ColumnStore Storage Architecture
When you create a table on MariaDB ColumnStore, the system creates at least one file per column in the table. So, for instance, a table created with three columns would have a minimum of three, separately addressable logical objects created on a SAN or on the local disk of a Performance Module.
ColumnStore writes the table schema locally to /usr/local/mariadb/columnstore/mysql/db with all the other non-ColumnStore tables. The data you write to the ColumnStore table is stored across the Performance Modules in DB Roots, which are located in /usr/local/mariadb/columnstore/datax.
Each column in the table is stored independently in a logical measure of 8,388,608 rows called an Extent. Extents for 1 byte datatypes consume 8MB; 2 byte datatypes require 16MB; 4 byte datatypes 32MB; 8 bytes 64MB; and variable size datatypes 64MB. Once an Extent becomes full, ColumnStore creates a new Extent. String columns greater than 8 characters store indexes in the main column file and actual values in separate dictionary files.
Extents are physically stored as a collection of blocks. Each block is 8KB. Every database block is uniquely identified by its Logical Block Identifier, or LBID.
The physical file ColumnStore writes to disk is called a segment file. Once segment files reach the maximum number of extents, ColumnStore automatically creates a new segment file. You can set the maximum number of extents in a segment file using
ExtentsPreSegmentFile in the
ColumnStore.xml file. It should be set to a multiple of the number of DB Roots. The default value is 2.
Collectively, all of a column's segment files for one or more extents for a partition. This is the horizontal partitioning in ColumnStore. Partitions are stored in hierarchical structures organized by segments, (that is, folders). ColumnStore meta-stores maps file structure and location to the DB schema as well as in the
FilesPerColumnPartition in the
ColumnStore.xml file. The default value is 4. Additionally, by default, ColumnStore compresses data.
ColumnStore uses a smart structure called an Extent Map to provide a logical range for partitioning and remove the need for indexing, manual table partitioning, materialized views, summary tables and other structures and objects that row-based databases must implement for query performance.
Extents are logical blocks of space that exist within a physical segment file, and is anywhere between 8 and 64 MB in size. Each Extent supports the same number of rows, with smaller data types using less disk space. The Extent Map catalogs Extents to their corresponding blocks (LBID's), along with minimum and maximum values for the column's data within the Extent.
The primary Performance Module has a master copy of the Extent Map. On system startup, the file is read into memory, then physically copied to all other participating User and Performance modules for disaster recovery and failover. Nodes keep the Extent Map in memory for quick access. As Extents are modified, updates are broadcast to participating nodes.
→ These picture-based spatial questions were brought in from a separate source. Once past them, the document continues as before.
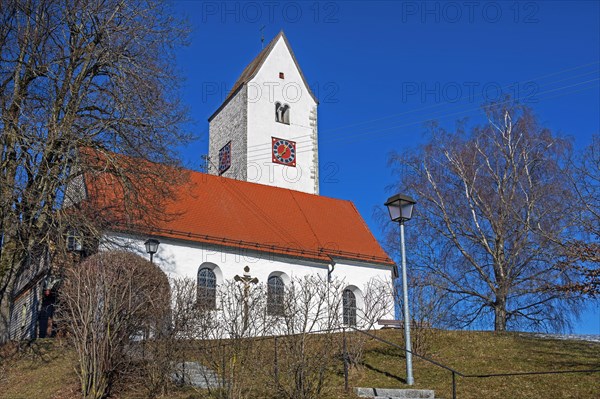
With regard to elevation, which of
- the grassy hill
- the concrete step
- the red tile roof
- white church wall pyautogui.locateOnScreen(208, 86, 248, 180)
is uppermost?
white church wall pyautogui.locateOnScreen(208, 86, 248, 180)

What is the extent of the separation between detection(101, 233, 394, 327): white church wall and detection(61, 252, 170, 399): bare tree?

Using the Extent Map, ColumnStore can perform logical range partitioning and only retrieve the blocks needed to satisfy the query. This is done through Extent Elimination, the process of eliminating Extents from the results that don't meet the given join and filter conditions of the query, which reduces the overall I/O operations.
In Extent Elimination, ColumnStore scans the columns in join and filter conditions. It then extracts the logical horizontal partitioning information of each extent along with the minimum and maximum values for the column to further eliminate Extents. To eliminate an Extent when a column scan involves a filter, that filter is compared to the minimum and maximum values stored in each extent for the column. If the filter value is outside the Extents minimum and maximum value range, ColumnStore eliminates the Extent.
This behavior is automatic and well suited for series, ordered, patterned and time-based data, where the data is loaded frequently and often referenced by time. Any column with clustered values is a good candidate for Extent Elimination.
Compression with Real-time Decompression
In columnar storage, similar data is stored within each column file, which allows for excellent compressibility. While the actual space savings depends on the randomness of the data and the number of distinct values that exists, many data-sets show compression rates saving between 65% and 95% space.
ColumnStore optimizes its compression strategy for read performance from disk. It is tuned to accelerate the decompression rate, maximizing the performance benefits when reading from disk. This allows systems that are I/O bound to improve performance on disk reads.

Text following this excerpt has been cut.